Definition und Umfang der digitalen Pathologie

Die digitale Pathologie wird gemeinhin als ein Teilgebiet der Pathologie definiert, das sich mit dem Datenmanagement auf der Grundlage von Informationen befasst, die aus digitalisierten Objektträgern gewonnen werden (1). Sogenannte Whole Slide Images (WSI) sind die Ergebnisse von Scan-Geräten, die digitale Darstellungen von physischen Proben auf Objektträgern erzeugen. Im weiteren Verlauf des Artikels bezeichne ich diese Technologie und diesen Prozess synonym als digitale Pathologie, WSI oder Scanner.

Digitalisierung in der Routine-Pathologie vs.
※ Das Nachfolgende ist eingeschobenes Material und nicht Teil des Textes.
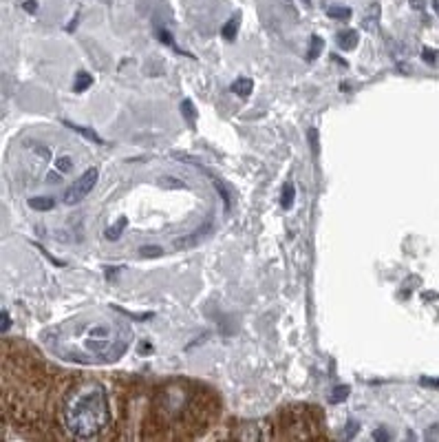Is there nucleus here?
<instances>
[{"instance_id": "18", "label": "nucleus", "mask_w": 439, "mask_h": 442, "mask_svg": "<svg viewBox=\"0 0 439 442\" xmlns=\"http://www.w3.org/2000/svg\"><path fill=\"white\" fill-rule=\"evenodd\" d=\"M349 394H351V387H347V385H338L334 389V394L329 396V402H334V405H338V402H342L349 398Z\"/></svg>"}, {"instance_id": "11", "label": "nucleus", "mask_w": 439, "mask_h": 442, "mask_svg": "<svg viewBox=\"0 0 439 442\" xmlns=\"http://www.w3.org/2000/svg\"><path fill=\"white\" fill-rule=\"evenodd\" d=\"M64 124L68 126V129L77 131V133H79V135H82V137H86V140H91L93 144H104V140H102V137H99V135H97V133H95L93 129H88V126H86V129H84V126H77V124H73V122H64Z\"/></svg>"}, {"instance_id": "15", "label": "nucleus", "mask_w": 439, "mask_h": 442, "mask_svg": "<svg viewBox=\"0 0 439 442\" xmlns=\"http://www.w3.org/2000/svg\"><path fill=\"white\" fill-rule=\"evenodd\" d=\"M325 49V40L321 36H312V42H309V51H307V60H316L318 56L323 53Z\"/></svg>"}, {"instance_id": "3", "label": "nucleus", "mask_w": 439, "mask_h": 442, "mask_svg": "<svg viewBox=\"0 0 439 442\" xmlns=\"http://www.w3.org/2000/svg\"><path fill=\"white\" fill-rule=\"evenodd\" d=\"M64 429L77 440H95L104 434L111 420L106 389L97 380H79L62 391Z\"/></svg>"}, {"instance_id": "9", "label": "nucleus", "mask_w": 439, "mask_h": 442, "mask_svg": "<svg viewBox=\"0 0 439 442\" xmlns=\"http://www.w3.org/2000/svg\"><path fill=\"white\" fill-rule=\"evenodd\" d=\"M238 25H241V16L238 14H234L229 21L223 25V29H221V34H223V38L227 42H232V40H236V34H238Z\"/></svg>"}, {"instance_id": "6", "label": "nucleus", "mask_w": 439, "mask_h": 442, "mask_svg": "<svg viewBox=\"0 0 439 442\" xmlns=\"http://www.w3.org/2000/svg\"><path fill=\"white\" fill-rule=\"evenodd\" d=\"M210 232H212V221H205L201 228H197L195 232L186 234V237H177L173 241V248L175 250H192V248L201 245L208 237H210Z\"/></svg>"}, {"instance_id": "22", "label": "nucleus", "mask_w": 439, "mask_h": 442, "mask_svg": "<svg viewBox=\"0 0 439 442\" xmlns=\"http://www.w3.org/2000/svg\"><path fill=\"white\" fill-rule=\"evenodd\" d=\"M214 182V186H216V191L221 193V197H223V201H225V208H229V193H227V188L225 186L218 182V180H212Z\"/></svg>"}, {"instance_id": "31", "label": "nucleus", "mask_w": 439, "mask_h": 442, "mask_svg": "<svg viewBox=\"0 0 439 442\" xmlns=\"http://www.w3.org/2000/svg\"><path fill=\"white\" fill-rule=\"evenodd\" d=\"M49 182H60L55 173H49Z\"/></svg>"}, {"instance_id": "4", "label": "nucleus", "mask_w": 439, "mask_h": 442, "mask_svg": "<svg viewBox=\"0 0 439 442\" xmlns=\"http://www.w3.org/2000/svg\"><path fill=\"white\" fill-rule=\"evenodd\" d=\"M325 420L318 407L312 405H292L276 414L274 440H327Z\"/></svg>"}, {"instance_id": "5", "label": "nucleus", "mask_w": 439, "mask_h": 442, "mask_svg": "<svg viewBox=\"0 0 439 442\" xmlns=\"http://www.w3.org/2000/svg\"><path fill=\"white\" fill-rule=\"evenodd\" d=\"M97 169H86L82 175L77 177V180L68 186L66 193H64V204L66 206H77L79 201H82L88 193H91L95 188V184H97Z\"/></svg>"}, {"instance_id": "17", "label": "nucleus", "mask_w": 439, "mask_h": 442, "mask_svg": "<svg viewBox=\"0 0 439 442\" xmlns=\"http://www.w3.org/2000/svg\"><path fill=\"white\" fill-rule=\"evenodd\" d=\"M327 16L334 18V21H349V18H351V9L349 7H329Z\"/></svg>"}, {"instance_id": "26", "label": "nucleus", "mask_w": 439, "mask_h": 442, "mask_svg": "<svg viewBox=\"0 0 439 442\" xmlns=\"http://www.w3.org/2000/svg\"><path fill=\"white\" fill-rule=\"evenodd\" d=\"M309 142H312V151L318 153V131L316 129L309 131Z\"/></svg>"}, {"instance_id": "20", "label": "nucleus", "mask_w": 439, "mask_h": 442, "mask_svg": "<svg viewBox=\"0 0 439 442\" xmlns=\"http://www.w3.org/2000/svg\"><path fill=\"white\" fill-rule=\"evenodd\" d=\"M181 113L188 122H195V117H197V111H195V104L190 100H184L181 102Z\"/></svg>"}, {"instance_id": "13", "label": "nucleus", "mask_w": 439, "mask_h": 442, "mask_svg": "<svg viewBox=\"0 0 439 442\" xmlns=\"http://www.w3.org/2000/svg\"><path fill=\"white\" fill-rule=\"evenodd\" d=\"M126 225H128V219H126V217L117 219V221L111 225V228H106V232H104V234H106V239H108V241H117L119 237H122V232H124Z\"/></svg>"}, {"instance_id": "25", "label": "nucleus", "mask_w": 439, "mask_h": 442, "mask_svg": "<svg viewBox=\"0 0 439 442\" xmlns=\"http://www.w3.org/2000/svg\"><path fill=\"white\" fill-rule=\"evenodd\" d=\"M159 40H162L164 45H168V47H175V42H173V38H171V34L168 32H164V29H159Z\"/></svg>"}, {"instance_id": "2", "label": "nucleus", "mask_w": 439, "mask_h": 442, "mask_svg": "<svg viewBox=\"0 0 439 442\" xmlns=\"http://www.w3.org/2000/svg\"><path fill=\"white\" fill-rule=\"evenodd\" d=\"M12 345L14 354L3 345V422L12 418L20 429H40L53 396L51 374L36 349Z\"/></svg>"}, {"instance_id": "33", "label": "nucleus", "mask_w": 439, "mask_h": 442, "mask_svg": "<svg viewBox=\"0 0 439 442\" xmlns=\"http://www.w3.org/2000/svg\"><path fill=\"white\" fill-rule=\"evenodd\" d=\"M303 3H305V5L309 7V5H312V0H303Z\"/></svg>"}, {"instance_id": "24", "label": "nucleus", "mask_w": 439, "mask_h": 442, "mask_svg": "<svg viewBox=\"0 0 439 442\" xmlns=\"http://www.w3.org/2000/svg\"><path fill=\"white\" fill-rule=\"evenodd\" d=\"M373 440H391V434L386 431V427H380L373 431Z\"/></svg>"}, {"instance_id": "21", "label": "nucleus", "mask_w": 439, "mask_h": 442, "mask_svg": "<svg viewBox=\"0 0 439 442\" xmlns=\"http://www.w3.org/2000/svg\"><path fill=\"white\" fill-rule=\"evenodd\" d=\"M55 166H58V171H60V173H68V171L73 169V160H71V157L62 155V157H58Z\"/></svg>"}, {"instance_id": "23", "label": "nucleus", "mask_w": 439, "mask_h": 442, "mask_svg": "<svg viewBox=\"0 0 439 442\" xmlns=\"http://www.w3.org/2000/svg\"><path fill=\"white\" fill-rule=\"evenodd\" d=\"M437 56H439V53L435 51V49H422V58H424V60H426L428 64H435Z\"/></svg>"}, {"instance_id": "30", "label": "nucleus", "mask_w": 439, "mask_h": 442, "mask_svg": "<svg viewBox=\"0 0 439 442\" xmlns=\"http://www.w3.org/2000/svg\"><path fill=\"white\" fill-rule=\"evenodd\" d=\"M422 385H431V387H439V378H422Z\"/></svg>"}, {"instance_id": "32", "label": "nucleus", "mask_w": 439, "mask_h": 442, "mask_svg": "<svg viewBox=\"0 0 439 442\" xmlns=\"http://www.w3.org/2000/svg\"><path fill=\"white\" fill-rule=\"evenodd\" d=\"M435 12L439 14V0H435Z\"/></svg>"}, {"instance_id": "14", "label": "nucleus", "mask_w": 439, "mask_h": 442, "mask_svg": "<svg viewBox=\"0 0 439 442\" xmlns=\"http://www.w3.org/2000/svg\"><path fill=\"white\" fill-rule=\"evenodd\" d=\"M91 84H93V75L86 73V71H79V73L75 75L73 91H75V93H82V91H86V88L91 86Z\"/></svg>"}, {"instance_id": "7", "label": "nucleus", "mask_w": 439, "mask_h": 442, "mask_svg": "<svg viewBox=\"0 0 439 442\" xmlns=\"http://www.w3.org/2000/svg\"><path fill=\"white\" fill-rule=\"evenodd\" d=\"M336 42L342 51H351V49H355V45H358V32H353V29H344V32L338 34Z\"/></svg>"}, {"instance_id": "29", "label": "nucleus", "mask_w": 439, "mask_h": 442, "mask_svg": "<svg viewBox=\"0 0 439 442\" xmlns=\"http://www.w3.org/2000/svg\"><path fill=\"white\" fill-rule=\"evenodd\" d=\"M25 9H27L29 14H34L36 9H38V3H36V0H27V3H25Z\"/></svg>"}, {"instance_id": "12", "label": "nucleus", "mask_w": 439, "mask_h": 442, "mask_svg": "<svg viewBox=\"0 0 439 442\" xmlns=\"http://www.w3.org/2000/svg\"><path fill=\"white\" fill-rule=\"evenodd\" d=\"M55 201L51 197H32L29 199V208H34L38 212H47V210H53Z\"/></svg>"}, {"instance_id": "28", "label": "nucleus", "mask_w": 439, "mask_h": 442, "mask_svg": "<svg viewBox=\"0 0 439 442\" xmlns=\"http://www.w3.org/2000/svg\"><path fill=\"white\" fill-rule=\"evenodd\" d=\"M408 3H411V7L417 9V12H422V9L426 7V0H408Z\"/></svg>"}, {"instance_id": "10", "label": "nucleus", "mask_w": 439, "mask_h": 442, "mask_svg": "<svg viewBox=\"0 0 439 442\" xmlns=\"http://www.w3.org/2000/svg\"><path fill=\"white\" fill-rule=\"evenodd\" d=\"M252 88H254V82L249 80V77H238V80H234L232 86H229V91L241 95V97H247L249 93H252Z\"/></svg>"}, {"instance_id": "8", "label": "nucleus", "mask_w": 439, "mask_h": 442, "mask_svg": "<svg viewBox=\"0 0 439 442\" xmlns=\"http://www.w3.org/2000/svg\"><path fill=\"white\" fill-rule=\"evenodd\" d=\"M377 21H380V5L373 3L371 9H368L366 16H364L362 27L366 29V32H377Z\"/></svg>"}, {"instance_id": "16", "label": "nucleus", "mask_w": 439, "mask_h": 442, "mask_svg": "<svg viewBox=\"0 0 439 442\" xmlns=\"http://www.w3.org/2000/svg\"><path fill=\"white\" fill-rule=\"evenodd\" d=\"M294 197H296V191H294V184L292 182H287L283 186V197H281V206L285 210H289L294 206Z\"/></svg>"}, {"instance_id": "27", "label": "nucleus", "mask_w": 439, "mask_h": 442, "mask_svg": "<svg viewBox=\"0 0 439 442\" xmlns=\"http://www.w3.org/2000/svg\"><path fill=\"white\" fill-rule=\"evenodd\" d=\"M9 328H12V319H9V312L3 310V334H7Z\"/></svg>"}, {"instance_id": "1", "label": "nucleus", "mask_w": 439, "mask_h": 442, "mask_svg": "<svg viewBox=\"0 0 439 442\" xmlns=\"http://www.w3.org/2000/svg\"><path fill=\"white\" fill-rule=\"evenodd\" d=\"M218 409L221 405L210 387L186 378L168 380L151 398L146 429H153L151 440H192L210 429Z\"/></svg>"}, {"instance_id": "19", "label": "nucleus", "mask_w": 439, "mask_h": 442, "mask_svg": "<svg viewBox=\"0 0 439 442\" xmlns=\"http://www.w3.org/2000/svg\"><path fill=\"white\" fill-rule=\"evenodd\" d=\"M159 254H162L159 245H142V248H139V257L142 259H153V257H159Z\"/></svg>"}]
</instances>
Intraoperative Pathologie

Ein Großteil der pathologischen Forschung wurde in den letzten 10 Jahren bereits digitalisiert. In jüngster Zeit haben viele Gesundheitszentren, Krankenhäuser, Pathologieinstitute und Labors mit der Digitalisierung klinischer Arbeitsabläufe (auch als Routinepathologie bezeichnet) begonnen, wobei WSI im Mittelpunkt aller Prozesse und Kommunikationen stehen sollen. Es ist daher sehr verlockend zu denken, dass WSI die Antwort auf die Herausforderung der intraoperativen Digitalisierung sind. Aber sind sie das wirklich? Können wir das, was wir in der Routinepathologie implementieren, auf die intraoperative mikroskopische Beurteilung in der chirurgischen Pathologie übertragen?

Grenzen der Scantechnologie in der intraoperativen Pathologie

Die für das Scannen von Routine-Objektträgern in der Pathologie verwendete Technologie und insbesondere die Scanner wurden für einen schnellen Durchsatz und für die in den Arbeitsabläufen der klinischen Pathologie verwendeten Proben optimiert. Sie eignet sich am besten für qualitativ hochwertige, formalinfixierte, paraffineingebettete (FFPE) Standard-Objektträger ohne oder mit sehr geringen Artefakten.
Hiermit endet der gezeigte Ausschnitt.